Allstate sued the Frankfurt-based lender in New York State Supreme Court in Manhattan in February 2011 on claims of fraud and negligent misrepresentation, saying the bank knew the securities were “toxic mixes of loans extended to borrowers who could not afford the properties.” The parties have settled the case, according to a court filing dated Monday.
Allstate, based in Northbrook, Ill., filed similar suits in the same court against Bank of America Corp.’s Merrill Lynch unit, Citigroup Inc., Goldman Sachs Group Inc. and Morgan Stanley.
Justice Eileen Bransten in March rejected bids by Deutsche Bank, Merrill Lynch and Morgan Stanley to dismiss the insurer’s suits. Allstate settled its case against Citigroup in May, and dropped its suit against Goldman Sachs in August.
Pools of home loans securitized into bonds were a central part of the housing bubble that helped send the U.S. into the biggest recession since the 1930s. The housing market collapsed, and the crisis swept up lenders and investment banks as the market for the securities evaporated.
Deutsche Bank said last week it will pay 1.4 billion euros ($1.9 billion) to settle claims that it didn’t provide adequate disclosure about mortgage-backed securities sold to Fannie Mae and Freddie Mac.

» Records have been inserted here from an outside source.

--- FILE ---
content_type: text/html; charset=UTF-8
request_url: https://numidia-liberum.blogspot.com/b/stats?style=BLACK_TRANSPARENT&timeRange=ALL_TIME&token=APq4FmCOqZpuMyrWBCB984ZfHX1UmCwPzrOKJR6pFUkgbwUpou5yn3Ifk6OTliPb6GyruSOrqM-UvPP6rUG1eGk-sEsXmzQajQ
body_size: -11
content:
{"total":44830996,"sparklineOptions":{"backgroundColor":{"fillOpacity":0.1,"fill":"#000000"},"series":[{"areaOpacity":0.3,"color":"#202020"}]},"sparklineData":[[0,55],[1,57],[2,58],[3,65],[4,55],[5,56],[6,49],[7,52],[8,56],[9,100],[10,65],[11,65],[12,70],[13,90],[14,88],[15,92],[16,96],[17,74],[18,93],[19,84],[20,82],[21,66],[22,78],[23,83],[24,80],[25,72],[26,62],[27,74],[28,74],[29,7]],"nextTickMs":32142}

The agreement with the Federal Housing Finance Agency covering the period 2005 to 2007 resolves Deutsche Bank’s largest mortgage-related litigation case, the company said in a statement on its website.
Europe’s biggest investment bank by revenue is grappling with legal issues stretching from the U.S. housing market to the alleged manipulation of benchmark interest rates. The FHFA settlement follows similar agreements UBS AG and JPMorgan Chase & Co. struck with U.S. regulators for mortgage-backed debt sold during the housing bubble that preceded the 2008 financial crisis.